──────── Document ────────

And remember that whole house surge protection does not replace local surge protection. It stops most of the spike but not all of it. You still have to have surge protection strips locally for sensitive equipment. Effective lightning protection is layered. The socket surge protectors are actually meant to be used in combination with the other layers, not standalone. A close enough lightning strike will induce strong currents in the wiring between the fuse box and your appliances. The surge protectors are designed to protect against the resulting voltage and not much more, and obviously a central surge protector can not protect your appliances if it’s not between the surge and the appliance. Stronger surges from lightning strikes into the power lines outside your house on the other hand will not be stopped by the small surge protectors alone. You need both.

Right grounding is essential. Without it over-voltage protection devices can not work properly. My picture describing the grounding of a typical house in Finland (where grounding is done well):


Back to the main topic which was ADSL telephone line protection.

COMMON MISTAKES IN LIGHTNING PROTECTION OF PHONE LINE INTERFACE CIRCUITS By Joe Randol article give some good information high lightning effect phone line equipment:

Lightning almost never strikes phone lines directly. When it does, there is usually extensive damage including melted copper and scorched circuit boards. When a phone line gets a direct strike, there is pretty much no protection scheme that will protect the wiring and the equipment.

The vast majority of lightning surges on phone lines are induced on the phone line by lightning striking something nearby, such as a tree, a building, or the ground itself. The huge currents associated with the nearby strike generate intense electromagnetic fields that couple into the tip/ring leads by electromagnetic induction. Another mechanism by which lightning appears on phone line interfaces is called “ground potential rise.” Either way, a large common mode surge is induced on the phone line.

────────

Given request → In the lightning protection text, how often does lightning strike phone lines directly?

──────── Extracted records ────────

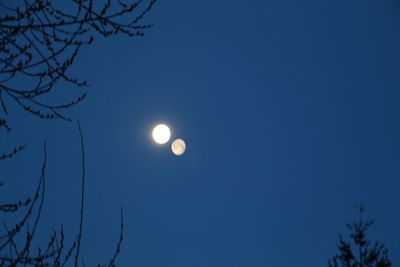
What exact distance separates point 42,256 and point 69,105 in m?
1.16

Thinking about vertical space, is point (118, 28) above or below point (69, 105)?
above

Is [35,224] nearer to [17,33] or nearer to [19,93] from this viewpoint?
[19,93]

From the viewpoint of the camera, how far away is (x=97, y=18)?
97.8 inches

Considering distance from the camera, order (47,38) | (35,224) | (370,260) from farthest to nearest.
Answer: (370,260) < (47,38) < (35,224)

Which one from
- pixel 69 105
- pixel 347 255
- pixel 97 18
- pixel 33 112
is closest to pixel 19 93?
pixel 33 112

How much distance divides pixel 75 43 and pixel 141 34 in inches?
22.1

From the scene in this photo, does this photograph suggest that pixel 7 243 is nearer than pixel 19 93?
Yes

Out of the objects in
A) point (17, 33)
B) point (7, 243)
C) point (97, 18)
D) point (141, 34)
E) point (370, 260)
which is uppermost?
point (370, 260)

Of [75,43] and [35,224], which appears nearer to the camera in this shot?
[35,224]

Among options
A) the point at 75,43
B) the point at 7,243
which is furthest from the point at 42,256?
the point at 75,43

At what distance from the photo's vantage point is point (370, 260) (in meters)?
13.8

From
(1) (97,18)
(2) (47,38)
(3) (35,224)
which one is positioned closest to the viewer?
(3) (35,224)

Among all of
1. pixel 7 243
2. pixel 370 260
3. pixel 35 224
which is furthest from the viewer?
pixel 370 260

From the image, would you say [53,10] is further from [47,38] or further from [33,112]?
[33,112]
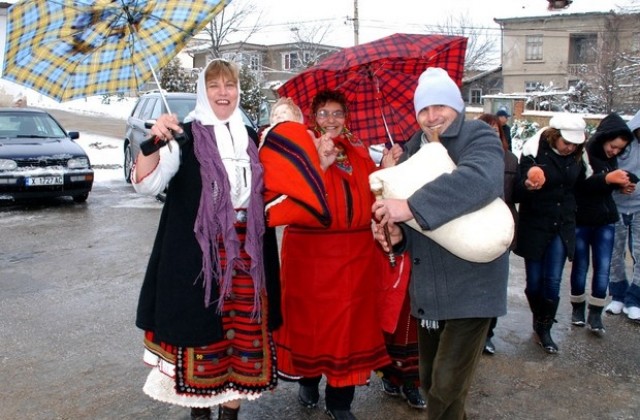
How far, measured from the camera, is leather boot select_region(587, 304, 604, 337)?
4816 mm

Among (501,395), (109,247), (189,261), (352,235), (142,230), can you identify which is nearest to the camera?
A: (189,261)

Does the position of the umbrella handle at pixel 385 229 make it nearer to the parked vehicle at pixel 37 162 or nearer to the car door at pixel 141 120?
the parked vehicle at pixel 37 162

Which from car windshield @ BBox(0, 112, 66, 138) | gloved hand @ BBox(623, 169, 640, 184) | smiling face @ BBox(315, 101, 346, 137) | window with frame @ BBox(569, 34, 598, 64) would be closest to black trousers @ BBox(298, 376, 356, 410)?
smiling face @ BBox(315, 101, 346, 137)

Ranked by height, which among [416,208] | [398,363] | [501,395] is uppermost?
[416,208]

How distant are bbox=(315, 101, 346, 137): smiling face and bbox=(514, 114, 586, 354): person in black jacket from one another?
5.04 feet

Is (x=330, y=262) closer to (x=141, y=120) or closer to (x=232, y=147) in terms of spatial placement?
(x=232, y=147)

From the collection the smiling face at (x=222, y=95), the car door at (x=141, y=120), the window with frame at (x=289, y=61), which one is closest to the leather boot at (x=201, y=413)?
the smiling face at (x=222, y=95)

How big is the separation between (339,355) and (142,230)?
5.66 metres

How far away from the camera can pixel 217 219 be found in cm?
289

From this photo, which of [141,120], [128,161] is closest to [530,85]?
[128,161]

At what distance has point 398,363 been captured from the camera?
354 centimetres

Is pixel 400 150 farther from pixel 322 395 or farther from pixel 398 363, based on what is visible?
pixel 322 395

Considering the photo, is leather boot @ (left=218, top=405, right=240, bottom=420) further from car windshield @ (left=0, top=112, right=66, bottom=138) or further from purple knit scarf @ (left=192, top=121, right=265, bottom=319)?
car windshield @ (left=0, top=112, right=66, bottom=138)

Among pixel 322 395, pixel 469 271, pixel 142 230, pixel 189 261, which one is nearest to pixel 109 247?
pixel 142 230
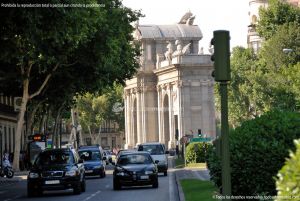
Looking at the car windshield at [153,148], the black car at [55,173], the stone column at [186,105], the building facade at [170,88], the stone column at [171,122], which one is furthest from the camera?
the stone column at [171,122]

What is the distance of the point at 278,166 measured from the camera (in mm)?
15977

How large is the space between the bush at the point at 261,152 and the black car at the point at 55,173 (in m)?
15.7

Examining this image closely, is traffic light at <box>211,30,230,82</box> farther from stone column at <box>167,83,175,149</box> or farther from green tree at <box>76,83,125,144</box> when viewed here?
green tree at <box>76,83,125,144</box>

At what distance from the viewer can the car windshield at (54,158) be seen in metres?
32.4

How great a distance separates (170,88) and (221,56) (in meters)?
118

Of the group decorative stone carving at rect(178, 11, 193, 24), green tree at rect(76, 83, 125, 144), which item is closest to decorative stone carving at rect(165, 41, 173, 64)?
decorative stone carving at rect(178, 11, 193, 24)

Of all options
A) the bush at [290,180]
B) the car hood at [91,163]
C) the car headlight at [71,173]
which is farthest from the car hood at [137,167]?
the bush at [290,180]

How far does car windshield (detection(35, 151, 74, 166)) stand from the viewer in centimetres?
3237

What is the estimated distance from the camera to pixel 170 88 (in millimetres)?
129000

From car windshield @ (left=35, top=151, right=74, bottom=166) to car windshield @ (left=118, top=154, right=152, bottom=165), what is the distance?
3.62 meters

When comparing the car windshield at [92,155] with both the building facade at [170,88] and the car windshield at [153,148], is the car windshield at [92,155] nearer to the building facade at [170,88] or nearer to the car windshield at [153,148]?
the car windshield at [153,148]

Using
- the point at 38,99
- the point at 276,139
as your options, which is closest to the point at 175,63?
the point at 38,99

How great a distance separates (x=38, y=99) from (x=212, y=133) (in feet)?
212

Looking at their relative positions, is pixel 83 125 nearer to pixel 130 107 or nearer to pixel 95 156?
pixel 130 107
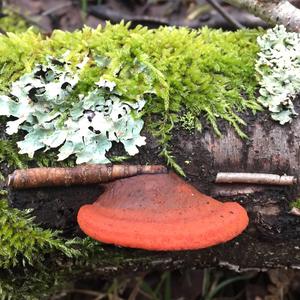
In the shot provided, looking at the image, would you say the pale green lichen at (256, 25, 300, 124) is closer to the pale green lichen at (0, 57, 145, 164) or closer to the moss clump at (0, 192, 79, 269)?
the pale green lichen at (0, 57, 145, 164)

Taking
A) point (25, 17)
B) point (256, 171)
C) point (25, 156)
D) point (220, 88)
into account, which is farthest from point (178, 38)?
point (25, 17)

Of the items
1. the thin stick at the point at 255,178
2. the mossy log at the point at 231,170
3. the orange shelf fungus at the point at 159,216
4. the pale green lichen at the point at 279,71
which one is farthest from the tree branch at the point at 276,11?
the orange shelf fungus at the point at 159,216

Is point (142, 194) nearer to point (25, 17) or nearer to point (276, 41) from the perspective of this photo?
point (276, 41)

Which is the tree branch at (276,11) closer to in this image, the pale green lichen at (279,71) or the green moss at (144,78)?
the pale green lichen at (279,71)

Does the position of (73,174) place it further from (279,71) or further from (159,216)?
(279,71)

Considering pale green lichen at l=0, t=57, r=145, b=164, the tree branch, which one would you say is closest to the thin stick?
pale green lichen at l=0, t=57, r=145, b=164
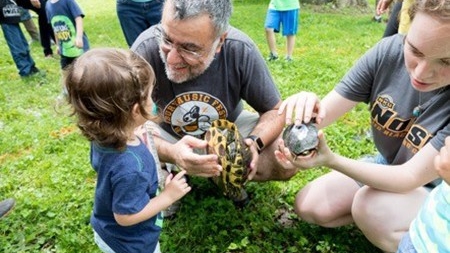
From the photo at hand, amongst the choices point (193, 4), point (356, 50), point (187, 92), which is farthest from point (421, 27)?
point (356, 50)

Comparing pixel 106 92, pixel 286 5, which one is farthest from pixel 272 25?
pixel 106 92

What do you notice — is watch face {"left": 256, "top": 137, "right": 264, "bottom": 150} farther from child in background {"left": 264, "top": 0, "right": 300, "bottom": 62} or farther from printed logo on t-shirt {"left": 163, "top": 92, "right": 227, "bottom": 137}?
child in background {"left": 264, "top": 0, "right": 300, "bottom": 62}

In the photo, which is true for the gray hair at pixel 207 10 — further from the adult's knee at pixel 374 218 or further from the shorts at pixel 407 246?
the shorts at pixel 407 246

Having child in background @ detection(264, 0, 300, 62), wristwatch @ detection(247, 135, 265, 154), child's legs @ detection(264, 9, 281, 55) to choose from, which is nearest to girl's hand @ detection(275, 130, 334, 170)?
wristwatch @ detection(247, 135, 265, 154)

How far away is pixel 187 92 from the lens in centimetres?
227

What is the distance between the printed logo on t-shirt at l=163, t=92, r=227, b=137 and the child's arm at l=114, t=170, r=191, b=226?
2.05 feet

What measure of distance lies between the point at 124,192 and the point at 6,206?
1.31 metres

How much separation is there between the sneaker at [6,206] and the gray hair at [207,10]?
5.12 feet

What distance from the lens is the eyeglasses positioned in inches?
78.4

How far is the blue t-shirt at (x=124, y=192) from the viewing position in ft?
5.08

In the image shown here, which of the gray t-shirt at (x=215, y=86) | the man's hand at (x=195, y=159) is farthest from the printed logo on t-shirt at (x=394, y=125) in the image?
A: the man's hand at (x=195, y=159)

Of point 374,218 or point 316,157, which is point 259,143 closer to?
point 316,157

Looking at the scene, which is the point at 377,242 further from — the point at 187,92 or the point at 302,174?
the point at 187,92

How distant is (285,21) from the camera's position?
5727 mm
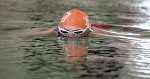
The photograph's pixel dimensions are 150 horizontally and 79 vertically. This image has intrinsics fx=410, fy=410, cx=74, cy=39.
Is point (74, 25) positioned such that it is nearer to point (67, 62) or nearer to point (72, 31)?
point (72, 31)

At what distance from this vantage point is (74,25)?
1152 centimetres

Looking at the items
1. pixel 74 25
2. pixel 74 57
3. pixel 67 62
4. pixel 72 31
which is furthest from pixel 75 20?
pixel 67 62

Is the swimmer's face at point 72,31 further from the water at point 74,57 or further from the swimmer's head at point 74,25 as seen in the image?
the water at point 74,57

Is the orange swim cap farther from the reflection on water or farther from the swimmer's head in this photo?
the reflection on water

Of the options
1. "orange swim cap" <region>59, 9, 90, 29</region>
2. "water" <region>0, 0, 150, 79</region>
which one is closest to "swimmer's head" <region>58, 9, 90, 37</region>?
"orange swim cap" <region>59, 9, 90, 29</region>

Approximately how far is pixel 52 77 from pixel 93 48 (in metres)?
3.25

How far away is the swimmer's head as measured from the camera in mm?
11477

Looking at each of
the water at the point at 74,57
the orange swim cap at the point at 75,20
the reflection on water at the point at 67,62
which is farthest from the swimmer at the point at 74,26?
the reflection on water at the point at 67,62

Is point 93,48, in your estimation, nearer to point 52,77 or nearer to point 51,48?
point 51,48

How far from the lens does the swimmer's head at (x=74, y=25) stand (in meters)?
11.5

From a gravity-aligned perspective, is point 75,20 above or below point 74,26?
above

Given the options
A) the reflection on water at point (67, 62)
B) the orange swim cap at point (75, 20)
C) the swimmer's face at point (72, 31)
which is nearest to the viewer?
the reflection on water at point (67, 62)

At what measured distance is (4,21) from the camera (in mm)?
16656

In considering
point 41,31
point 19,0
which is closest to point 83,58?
point 41,31
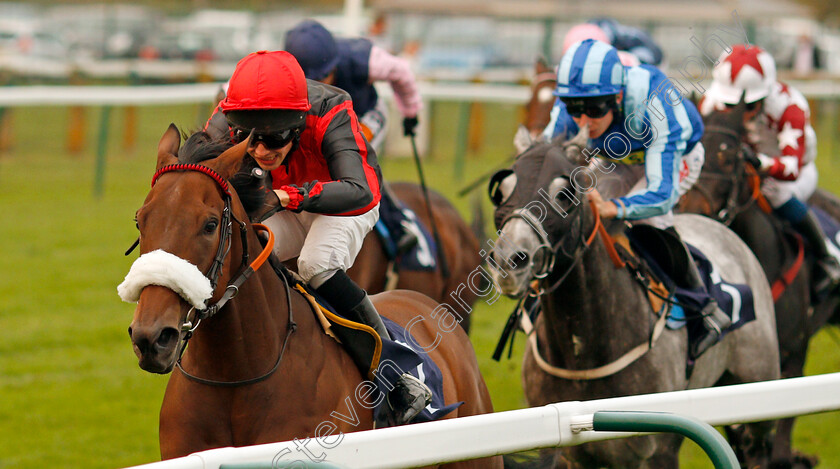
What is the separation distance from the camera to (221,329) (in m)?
2.87

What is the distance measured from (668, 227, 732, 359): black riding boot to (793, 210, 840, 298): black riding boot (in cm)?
171

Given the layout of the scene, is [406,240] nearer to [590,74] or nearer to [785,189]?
[590,74]

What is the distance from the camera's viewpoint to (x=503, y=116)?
18203 millimetres

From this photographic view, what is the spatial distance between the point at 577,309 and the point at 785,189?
2.42 meters

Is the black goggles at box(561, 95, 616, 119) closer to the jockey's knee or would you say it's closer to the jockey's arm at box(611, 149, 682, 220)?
the jockey's arm at box(611, 149, 682, 220)

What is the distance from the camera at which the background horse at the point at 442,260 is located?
225 inches

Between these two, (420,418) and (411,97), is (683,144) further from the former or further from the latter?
(411,97)

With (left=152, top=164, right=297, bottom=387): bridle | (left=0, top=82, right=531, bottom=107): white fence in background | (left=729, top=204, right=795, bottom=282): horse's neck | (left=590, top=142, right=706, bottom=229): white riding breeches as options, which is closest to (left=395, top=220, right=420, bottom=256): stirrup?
(left=590, top=142, right=706, bottom=229): white riding breeches

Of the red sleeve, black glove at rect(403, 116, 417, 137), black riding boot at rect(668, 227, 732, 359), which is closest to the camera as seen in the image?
black riding boot at rect(668, 227, 732, 359)

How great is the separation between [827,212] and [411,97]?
109 inches

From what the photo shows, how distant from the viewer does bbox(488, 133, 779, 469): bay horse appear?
12.1 feet

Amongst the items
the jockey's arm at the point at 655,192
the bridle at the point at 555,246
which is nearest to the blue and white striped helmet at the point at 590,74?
the jockey's arm at the point at 655,192

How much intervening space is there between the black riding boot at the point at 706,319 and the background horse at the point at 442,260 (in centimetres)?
165

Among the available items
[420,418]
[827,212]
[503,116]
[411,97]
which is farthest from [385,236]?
[503,116]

────────

Worked solution → Almost never.